• [Task directions]: Retype the entries in full.
◇ ◇ ◇ ◇ ◇ ◇ ◇
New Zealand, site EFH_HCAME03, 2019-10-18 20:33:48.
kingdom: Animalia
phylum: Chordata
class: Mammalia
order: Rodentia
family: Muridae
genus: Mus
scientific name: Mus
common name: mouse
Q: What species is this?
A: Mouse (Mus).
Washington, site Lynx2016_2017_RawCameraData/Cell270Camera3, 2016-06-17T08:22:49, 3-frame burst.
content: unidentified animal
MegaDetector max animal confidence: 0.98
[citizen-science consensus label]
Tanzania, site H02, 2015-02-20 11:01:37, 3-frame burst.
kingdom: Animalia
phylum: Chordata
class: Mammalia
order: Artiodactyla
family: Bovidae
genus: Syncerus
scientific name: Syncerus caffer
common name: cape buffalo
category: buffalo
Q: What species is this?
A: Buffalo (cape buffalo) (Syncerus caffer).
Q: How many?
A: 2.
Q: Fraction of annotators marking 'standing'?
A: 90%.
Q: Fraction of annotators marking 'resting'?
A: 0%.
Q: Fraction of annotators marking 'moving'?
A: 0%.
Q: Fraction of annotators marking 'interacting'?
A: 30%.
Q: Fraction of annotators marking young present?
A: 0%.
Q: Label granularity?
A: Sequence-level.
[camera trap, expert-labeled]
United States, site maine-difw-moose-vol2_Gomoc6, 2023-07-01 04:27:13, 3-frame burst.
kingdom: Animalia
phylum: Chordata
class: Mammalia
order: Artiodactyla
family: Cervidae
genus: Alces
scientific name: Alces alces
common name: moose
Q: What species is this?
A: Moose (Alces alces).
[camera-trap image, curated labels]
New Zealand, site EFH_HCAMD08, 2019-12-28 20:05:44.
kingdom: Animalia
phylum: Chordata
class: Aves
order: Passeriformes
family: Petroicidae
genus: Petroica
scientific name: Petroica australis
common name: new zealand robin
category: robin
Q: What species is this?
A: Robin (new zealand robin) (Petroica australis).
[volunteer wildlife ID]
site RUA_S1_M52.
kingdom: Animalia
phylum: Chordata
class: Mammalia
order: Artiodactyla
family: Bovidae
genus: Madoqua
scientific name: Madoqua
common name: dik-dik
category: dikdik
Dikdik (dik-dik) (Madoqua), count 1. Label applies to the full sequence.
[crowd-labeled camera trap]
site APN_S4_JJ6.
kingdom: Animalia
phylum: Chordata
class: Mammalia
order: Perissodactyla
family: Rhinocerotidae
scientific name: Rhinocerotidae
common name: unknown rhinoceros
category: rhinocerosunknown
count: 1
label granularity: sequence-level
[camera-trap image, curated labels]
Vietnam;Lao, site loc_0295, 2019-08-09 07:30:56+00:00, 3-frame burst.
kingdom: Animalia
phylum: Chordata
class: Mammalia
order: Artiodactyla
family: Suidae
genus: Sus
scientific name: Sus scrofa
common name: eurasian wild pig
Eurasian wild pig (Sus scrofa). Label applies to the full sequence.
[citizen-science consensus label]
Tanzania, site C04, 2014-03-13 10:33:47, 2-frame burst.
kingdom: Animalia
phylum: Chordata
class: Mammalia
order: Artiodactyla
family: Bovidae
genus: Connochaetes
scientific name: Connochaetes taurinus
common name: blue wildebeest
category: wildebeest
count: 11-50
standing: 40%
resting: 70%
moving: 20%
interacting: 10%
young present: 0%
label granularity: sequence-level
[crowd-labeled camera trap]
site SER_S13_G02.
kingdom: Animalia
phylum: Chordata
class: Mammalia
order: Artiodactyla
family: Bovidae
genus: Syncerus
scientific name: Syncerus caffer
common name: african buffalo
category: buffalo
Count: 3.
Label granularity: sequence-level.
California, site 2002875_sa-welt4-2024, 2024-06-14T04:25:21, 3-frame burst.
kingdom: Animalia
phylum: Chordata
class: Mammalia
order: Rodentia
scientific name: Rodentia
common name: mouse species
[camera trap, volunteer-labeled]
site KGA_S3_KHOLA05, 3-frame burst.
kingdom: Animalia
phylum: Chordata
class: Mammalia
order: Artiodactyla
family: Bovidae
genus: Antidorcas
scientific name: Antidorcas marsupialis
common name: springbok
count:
◇ ◇ ◇ ◇ ◇ ◇ ◇
• [Response]:
New Zealand, site EFH_HCAME03, 2019-10-18 20:33:48.
kingdom: Animalia
phylum: Chordata
class: Mammalia
order: Rodentia
family: Muridae
genus: Mus
scientific name: Mus
common name: mouse
Q: What species is this?
A: Mouse (Mus).
Washington, site Lynx2016_2017_RawCameraData/Cell270Camera3, 2016-06-17T08:22:49, 3-frame burst.
content: unidentified animal
MegaDetector max animal confidence: 0.98
[citizen-science consensus label]
Tanzania, site H02, 2015-02-20 11:01:37, 3-frame burst.
kingdom: Animalia
phylum: Chordata
class: Mammalia
order: Artiodactyla
family: Bovidae
genus: Syncerus
scientific name: Syncerus caffer
common name: cape buffalo
category: buffalo
Q: What species is this?
A: Buffalo (cape buffalo) (Syncerus caffer).
Q: How many?
A: 2.
Q: Fraction of annotators marking 'standing'?
A: 90%.
Q: Fraction of annotators marking 'resting'?
A: 0%.
Q: Fraction of annotators marking 'moving'?
A: 0%.
Q: Fraction of annotators marking 'interacting'?
A: 30%.
Q: Fraction of annotators marking young present?
A: 0%.
Q: Label granularity?
A: Sequence-level.
[camera trap, expert-labeled]
United States, site maine-difw-moose-vol2_Gomoc6, 2023-07-01 04:27:13, 3-frame burst.
kingdom: Animalia
phylum: Chordata
class: Mammalia
order: Artiodactyla
family: Cervidae
genus: Alces
scientific name: Alces alces
common name: moose
Q: What species is this?
A: Moose (Alces alces).
[camera-trap image, curated labels]
New Zealand, site EFH_HCAMD08, 2019-12-28 20:05:44.
kingdom: Animalia
phylum: Chordata
class: Aves
order: Passeriformes
family: Petroicidae
genus: Petroica
scientific name: Petroica australis
common name: new zealand robin
category: robin
Q: What species is this?
A: Robin (new zealand robin) (Petroica australis).
[volunteer wildlife ID]
site RUA_S1_M52.
kingdom: Animalia
phylum: Chordata
class: Mammalia
order: Artiodactyla
family: Bovidae
genus: Madoqua
scientific name: Madoqua
common name: dik-dik
category: dikdik
Dikdik (dik-dik) (Madoqua), count 1. Label applies to the full sequence.
[crowd-labeled camera trap]
site APN_S4_JJ6.
kingdom: Animalia
phylum: Chordata
class: Mammalia
order: Perissodactyla
family: Rhinocerotidae
scientific name: Rhinocerotidae
common name: unknown rhinoceros
category: rhinocerosunknown
count: 1
label granularity: sequence-level
[camera-trap image, curated labels]
Vietnam;Lao, site loc_0295, 2019-08-09 07:30:56+00:00, 3-frame burst.
kingdom: Animalia
phylum: Chordata
class: Mammalia
order: Artiodactyla
family: Suidae
genus: Sus
scientific name: Sus scrofa
common name: eurasian wild pig
Eurasian wild pig (Sus scrofa). Label applies to the full sequence.
[citizen-science consensus label]
Tanzania, site C04, 2014-03-13 10:33:47, 2-frame burst.
kingdom: Animalia
phylum: Chordata
class: Mammalia
order: Artiodactyla
family: Bovidae
genus: Connochaetes
scientific name: Connochaetes taurinus
common name: blue wildebeest
category: wildebeest
count: 11-50
standing: 40%
resting: 70%
moving: 20%
interacting: 10%
young present: 0%
label granularity: sequence-level
[crowd-labeled camera trap]
site SER_S13_G02.
kingdom: Animalia
phylum: Chordata
class: Mammalia
order: Artiodactyla
family: Bovidae
genus: Syncerus
scientific name: Syncerus caffer
common name: african buffalo
category: buffalo
Count: 3.
Label granularity: sequence-level.
California, site 2002875_sa-welt4-2024, 2024-06-14T04:25:21, 3-frame burst.
kingdom: Animalia
phylum: Chordata
class: Mammalia
order: Rodentia
scientific name: Rodentia
common name: mouse species
[camera trap, volunteer-labeled]
site KGA_S3_KHOLA05, 3-frame burst.
kingdom: Animalia
phylum: Chordata
class: Mammalia
order: Artiodactyla
family: Bovidae
genus: Antidorcas
scientific name: Antidorcas marsupialis
common name: springbok
count:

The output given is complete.